And I think also in his life, he had early in his life experienced anti-Semitism and felt it, and he said it made him sensitive from his early childhood, sensitive to the whole issue of injustice.
And I think there could have been some really deep psychological impulses in him to, again, downplay the Jewish suffering in favor of universal suffering.
I think, you know, when he wrote The Cross and the Arrow in 44, there's no Jewish character in the anti-German resistance.
There are certainly very clear references to what's going on and what's happening to Jews, but he focuses on how Germans were victims.
Germans themselves and the German people were victims too of Hitlerism and fascism and Nazism.
So that was a choice to focus on that aspect of it.
It worked out well in The Cross and the Arrow.
But, you know, in this story, we end up with six people from six different places and six different nationalities, which is in itself a kind of anti-racist message.
And you know, the fact that they so quickly coalesce around each other and become a kind of a human brotherhood, a human grouping of people who care about each other and take care of each other, even though it isn't completely idealized.
You know, there are tensions in the group, but he wants to make them a collective, a collective, and so the sort of metaphorical feature that they're all from different places works in the novel.
And Maltz is aware that, you know, 85% of the prisoners in Auschwitz were Jewish and 90% of those killed were Jewish in Auschwitz.
He's aware of that, but this is a diverse group.
Yes.
So let's talk a little bit just about the story, the situation.
We have the two women who are from Auschwitz.
They're on a forced march and they manage to escape.
And another contingent then, containing the men, come to the place where they're in hiding and those men also hide, and this is how they discover each other.
And they find a hideout where there is a sympathetic farmer who mostly stays out of the picture, who helps them.
So just give us the broad outlines of where they are.
Yeah, they're in the countryside, not far, probably about 14, 15 kilometers from Auschwitz.
They didn't really know where they were going.

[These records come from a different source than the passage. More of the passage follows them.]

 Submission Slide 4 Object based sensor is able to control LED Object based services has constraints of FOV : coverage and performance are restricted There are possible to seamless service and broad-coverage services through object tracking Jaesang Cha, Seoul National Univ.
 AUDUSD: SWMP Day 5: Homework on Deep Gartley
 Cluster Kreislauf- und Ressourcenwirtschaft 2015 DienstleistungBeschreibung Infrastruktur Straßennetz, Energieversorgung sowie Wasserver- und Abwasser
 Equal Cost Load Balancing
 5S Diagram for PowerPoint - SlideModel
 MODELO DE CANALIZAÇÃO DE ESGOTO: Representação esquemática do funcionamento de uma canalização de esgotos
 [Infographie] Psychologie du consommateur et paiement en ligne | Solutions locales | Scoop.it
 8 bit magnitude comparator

They find an abandoned factory and Jurek, who speaks Polish, goes into a town nearby seeking help.
He receives it from Karol, but there are certain dangers that are all around them as they kind of take up this kind of hiding in the abandoned factory.

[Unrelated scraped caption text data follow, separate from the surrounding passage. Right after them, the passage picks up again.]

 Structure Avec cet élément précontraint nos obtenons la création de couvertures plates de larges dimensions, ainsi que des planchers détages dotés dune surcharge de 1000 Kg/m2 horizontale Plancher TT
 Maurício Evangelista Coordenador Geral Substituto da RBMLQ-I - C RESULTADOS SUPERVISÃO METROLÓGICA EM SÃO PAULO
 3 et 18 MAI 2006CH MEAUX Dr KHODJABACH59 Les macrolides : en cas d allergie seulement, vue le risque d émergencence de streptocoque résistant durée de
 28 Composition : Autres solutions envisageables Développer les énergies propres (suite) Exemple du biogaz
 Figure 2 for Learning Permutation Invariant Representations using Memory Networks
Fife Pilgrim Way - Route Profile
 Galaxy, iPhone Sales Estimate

It's an abandoned brick factory.
It's very cold all the time.
The conditions are very, very difficult still, but they're getting regular food in the form of some soup and some meals from Karol and some clothing to replace the prison guard that they're wearing, the Auschwitz clothing.

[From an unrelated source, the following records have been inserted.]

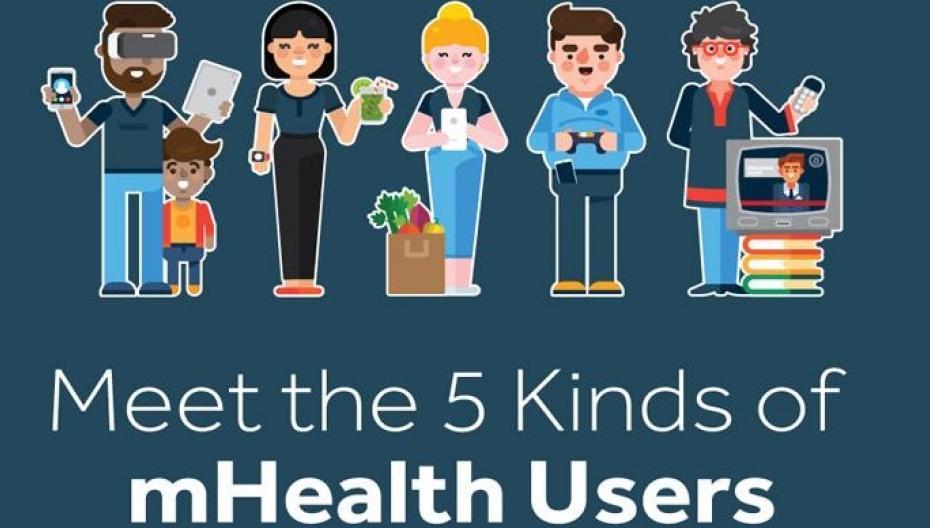 Опрос: пациенты все чаще общаются с врачами с помощью цифровых средств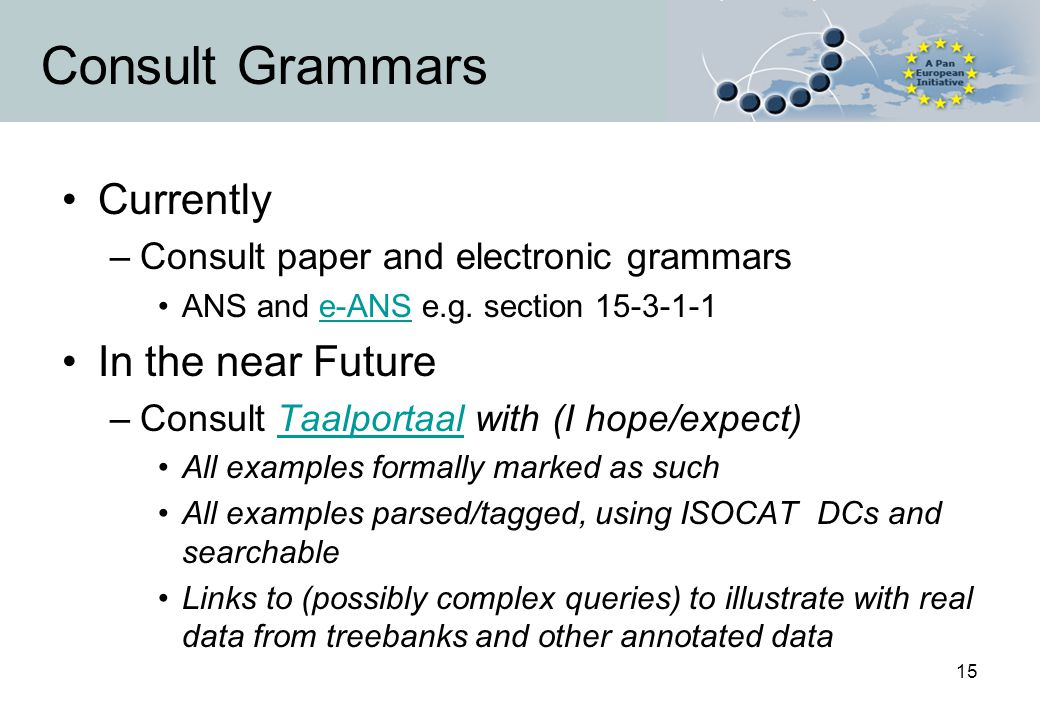 15 Consult Grammars Currently –Consult paper and electronic grammars ANS and e-ANS e.g.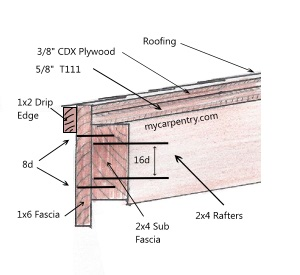sc 1 st  myCarpentry & Patio Cover Plans - Build Your Patio Cover or Deck Cover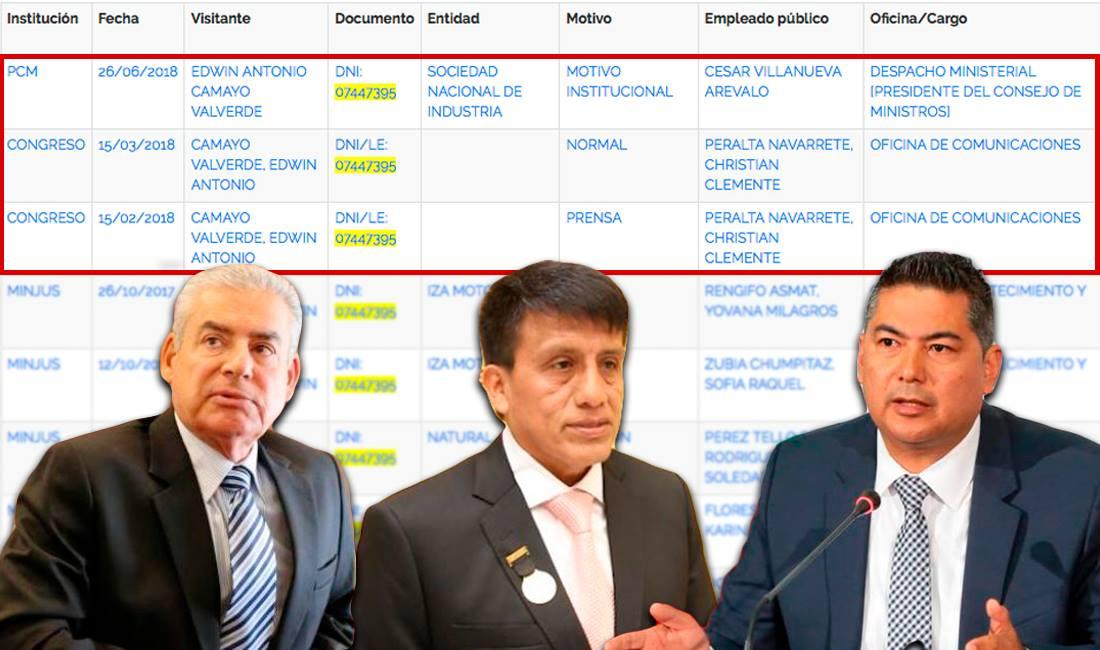 El peligroso Antonio Camayo.  Imagen: Útero.Pe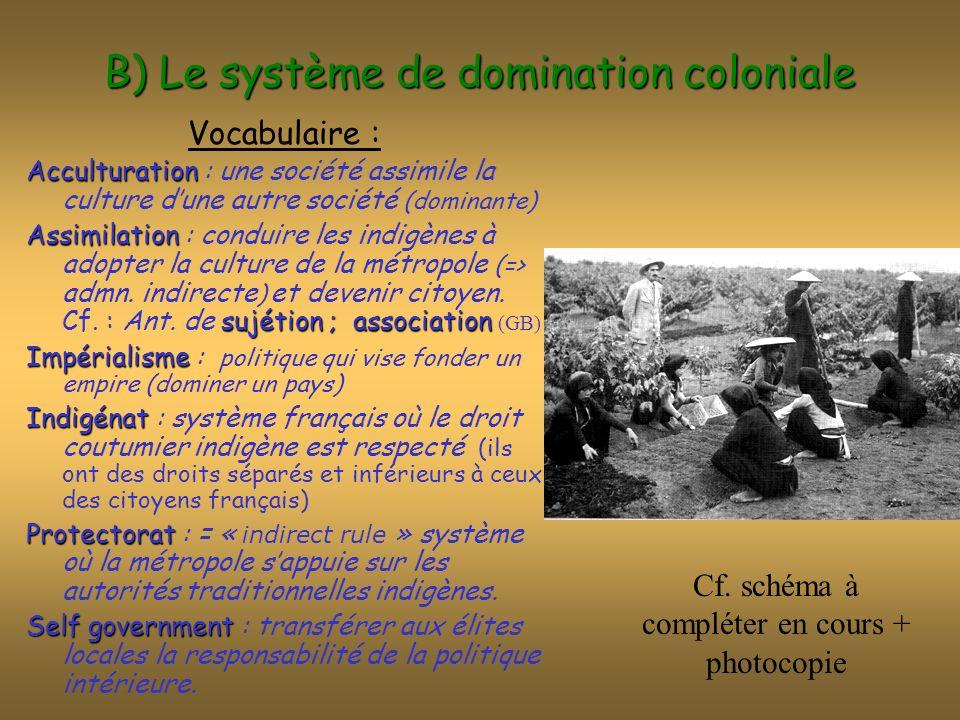 B) Le système de domination coloniale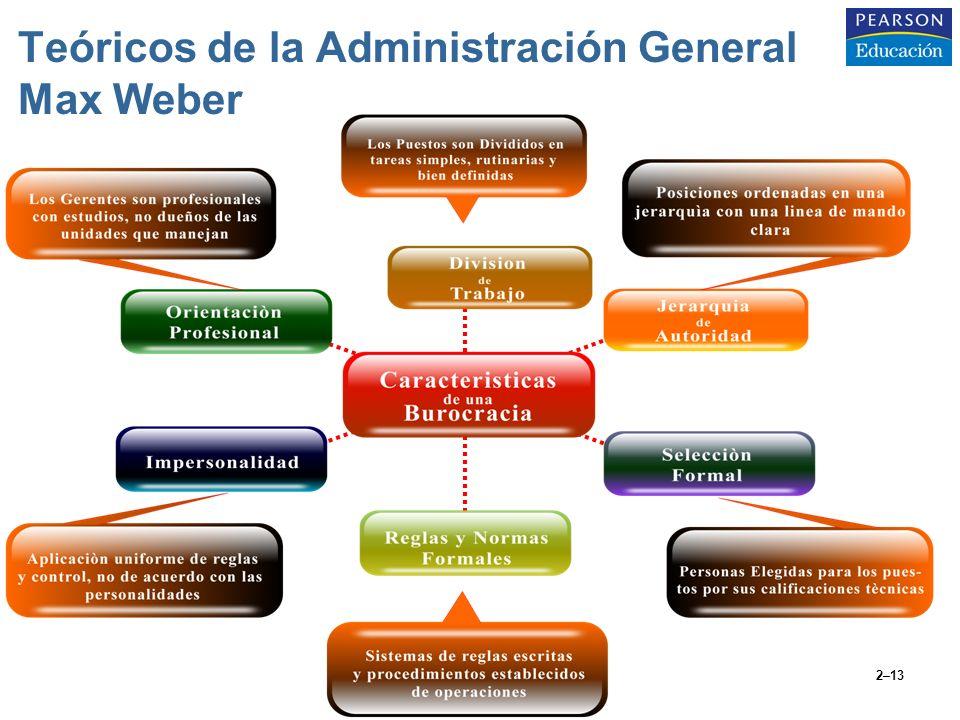 Teóricos de la Administración General Max Weber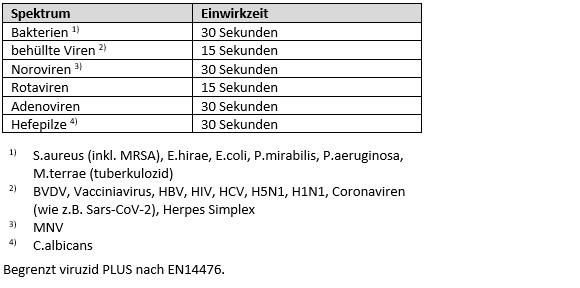 wirkungsspektrum-flaechendesinfektionsmittel-vibasept-hygienespray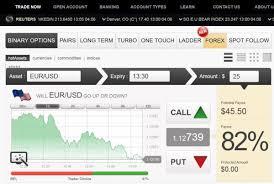 Торговля бинарными опционами lis fxcom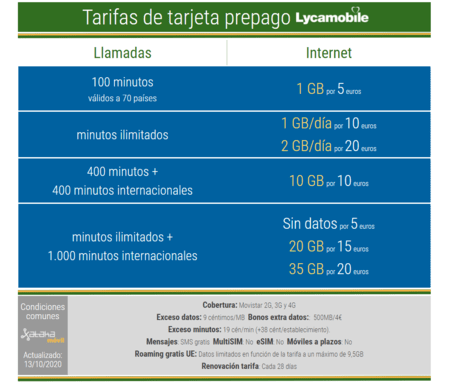 New Lycamobile Prepaid Card Rates In October 2021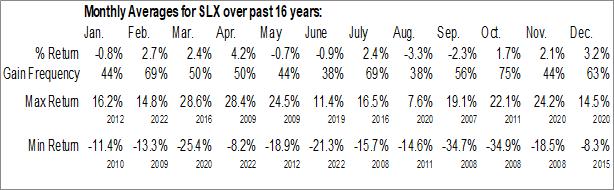 Monthly Seasonal VanEck Vectors Steel ETF (NYSE:SLX)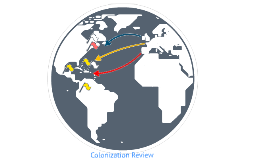 Colonization Review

The women have had their head shaved three days before the 4th March.
Klair's feet are frozen.
They need to be massaged back to life by both Leni and Andrei, the Russian soldier.
There's danger too, they can't make fires.
That's part of the agreement they made with Karol because they still need to be in hiding and there could be dangers all around them.
The Germans could find them.
They're hoping, they hear in the distance the Russian Katyusha rockets that are approaching.
They share information about how the war is going because some of them haven't heard anything being in Auschwitz, but there's a great amount of suspense as to how long they're going to be able to hold out here and what they should do next.
But they also feel this incredible feeling of liberation and great happiness just to be able to do something like take a bucket of cold water and wash and have a small meal and sleep without being roused out of bunks by abusive language every morning.
And quickly though, one of the things that quickly emerges among all of them is erotic desire.
The men and the women, Claire, she describes herself as being quote, dead as a woman.
Lini is in better physical condition slightly than Claire and she's attracted to Norbert.
Norbert's attracted to Lini.
Andrei is attracted strongly to Claire.
Jurek finds a lover in the Polish town, the farmer's daughter.
Otto's left out and a great amount and a kind of surprising amount of sexual tension results from that dynamic that Otto feels left out and also has a weapon, a knife, and at one point even considers using it.
So it's interesting too, looking at the interview notes that Maltz made with Dunja Wasserstrom.
When I first read this novel, I was thinking, where is he going with this erotic aspect of this?
Because you would not expect that among recently escaped concentration camp inmates, but it's there in the interview notes.
It's what Dunja Wasserstrom said.
It's not a novelistic invention.
It's a part of the story.
And Maltz apparently was pretty fascinated with that.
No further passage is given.